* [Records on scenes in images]
-- -- --
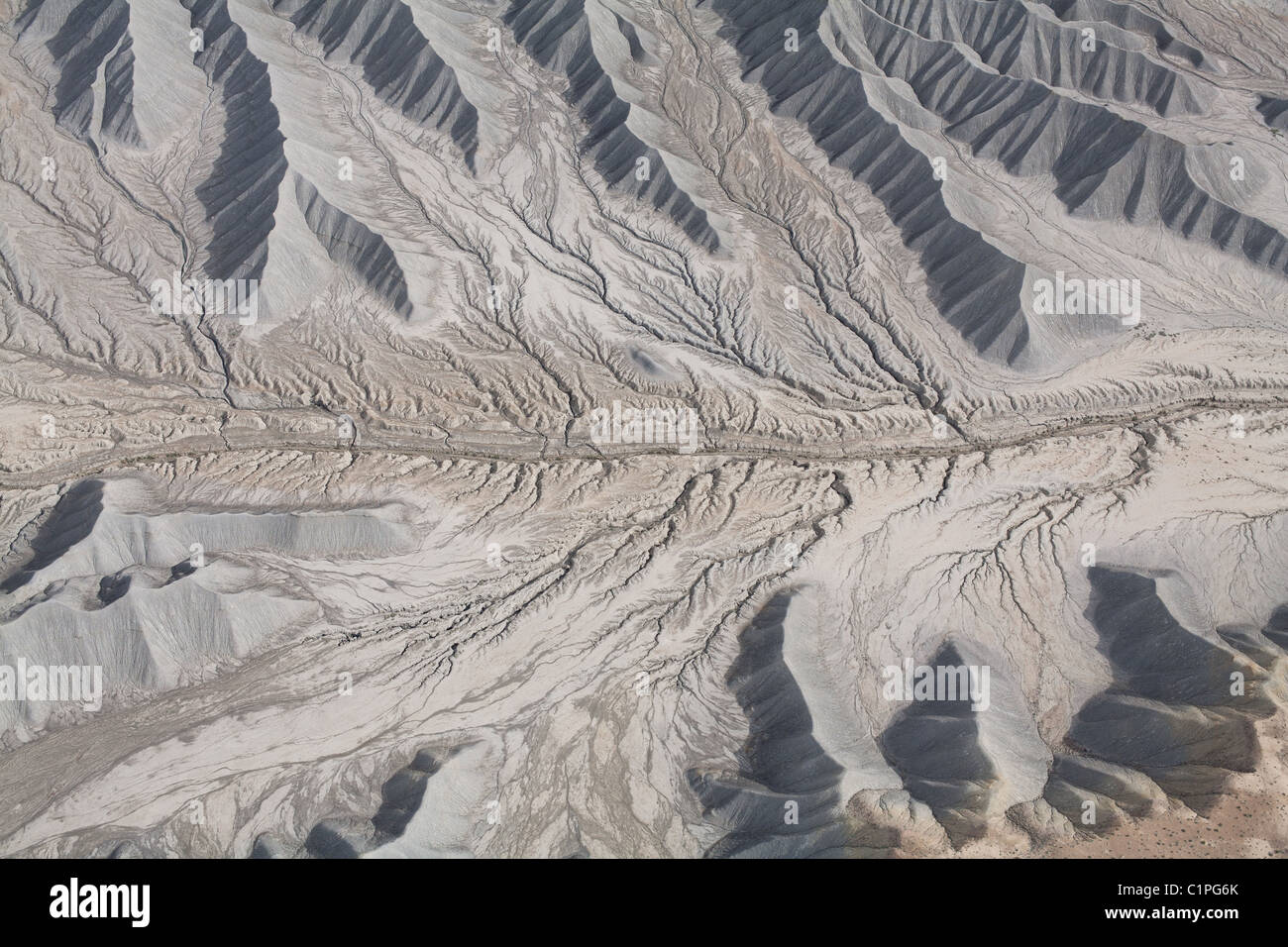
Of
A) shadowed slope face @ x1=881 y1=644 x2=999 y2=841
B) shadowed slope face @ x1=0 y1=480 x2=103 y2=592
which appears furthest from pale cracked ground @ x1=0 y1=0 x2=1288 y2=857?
shadowed slope face @ x1=0 y1=480 x2=103 y2=592

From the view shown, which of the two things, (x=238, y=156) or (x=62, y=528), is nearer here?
(x=62, y=528)

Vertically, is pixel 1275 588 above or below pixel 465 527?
above

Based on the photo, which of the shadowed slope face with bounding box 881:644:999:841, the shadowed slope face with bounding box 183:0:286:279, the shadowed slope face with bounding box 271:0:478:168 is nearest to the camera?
the shadowed slope face with bounding box 881:644:999:841

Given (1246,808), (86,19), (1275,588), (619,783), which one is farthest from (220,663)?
(86,19)

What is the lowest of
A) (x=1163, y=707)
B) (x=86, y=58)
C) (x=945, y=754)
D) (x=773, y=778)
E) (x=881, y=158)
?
(x=773, y=778)

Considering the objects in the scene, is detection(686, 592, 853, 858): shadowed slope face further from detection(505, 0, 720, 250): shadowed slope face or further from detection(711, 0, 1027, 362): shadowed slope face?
detection(505, 0, 720, 250): shadowed slope face

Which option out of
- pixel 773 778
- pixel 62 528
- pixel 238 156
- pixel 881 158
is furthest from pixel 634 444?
pixel 238 156

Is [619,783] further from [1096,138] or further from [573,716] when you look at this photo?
[1096,138]

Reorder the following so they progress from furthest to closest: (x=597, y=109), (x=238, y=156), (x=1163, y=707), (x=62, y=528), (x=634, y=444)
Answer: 1. (x=597, y=109)
2. (x=238, y=156)
3. (x=634, y=444)
4. (x=62, y=528)
5. (x=1163, y=707)

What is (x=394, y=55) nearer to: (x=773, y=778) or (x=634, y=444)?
(x=634, y=444)
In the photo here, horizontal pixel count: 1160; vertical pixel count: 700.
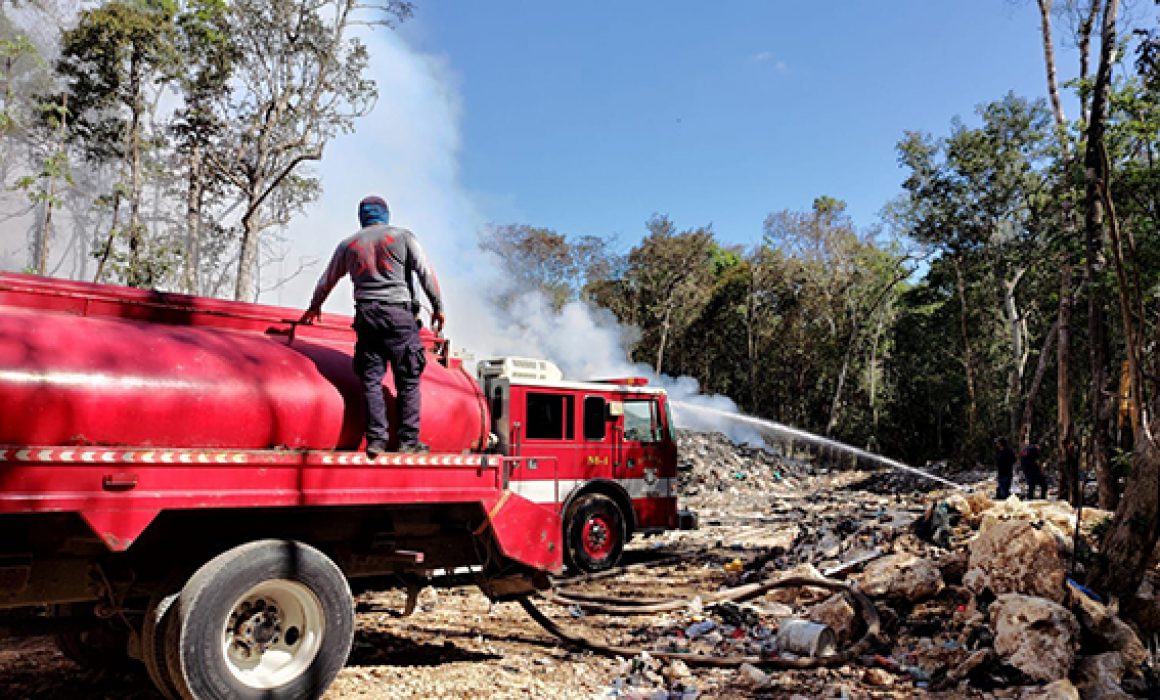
-- -- --
* [Directions] Copy all of the records above word for word, leaving out the pictures.

* [Solution to this task]
Of
A) shadowed slope face @ x1=881 y1=644 x2=999 y2=841
B) shadowed slope face @ x1=0 y1=480 x2=103 y2=592
which appears furthest from pale cracked ground @ x1=0 y1=0 x2=1288 y2=857?
shadowed slope face @ x1=0 y1=480 x2=103 y2=592

From the view shown, which of the two things, (x=238, y=156) or (x=62, y=528), is nearer here?
(x=62, y=528)

Vertically, is pixel 1275 588 above or below pixel 465 527?
above

Based on the photo, which of the shadowed slope face with bounding box 881:644:999:841, the shadowed slope face with bounding box 183:0:286:279, the shadowed slope face with bounding box 271:0:478:168 is nearest to the camera?
the shadowed slope face with bounding box 881:644:999:841

Given (1246,808), (86,19), (1275,588), (619,783), which one is farthest from (220,663)?
(86,19)

What is the lowest of
A) (x=1163, y=707)
B) (x=86, y=58)
C) (x=945, y=754)
D) (x=773, y=778)
E) (x=881, y=158)
?
(x=773, y=778)

Considering the objects in the scene, is detection(686, 592, 853, 858): shadowed slope face further from detection(505, 0, 720, 250): shadowed slope face or further from detection(711, 0, 1027, 362): shadowed slope face?
detection(505, 0, 720, 250): shadowed slope face

Which option out of
- pixel 773 778
- pixel 62 528
- pixel 238 156
- pixel 881 158
is furthest from pixel 634 444?
pixel 238 156

Is [619,783] further from [1096,138] or further from [573,716] when you look at this photo?
[1096,138]

Reorder the following so they progress from furthest to closest: (x=597, y=109), (x=238, y=156), (x=1163, y=707), (x=62, y=528), (x=634, y=444)
Answer: 1. (x=597, y=109)
2. (x=238, y=156)
3. (x=634, y=444)
4. (x=62, y=528)
5. (x=1163, y=707)

What is (x=394, y=55) nearer to: (x=773, y=778) or (x=634, y=444)?
(x=634, y=444)
In the photo here, horizontal pixel count: 1160; vertical pixel count: 700.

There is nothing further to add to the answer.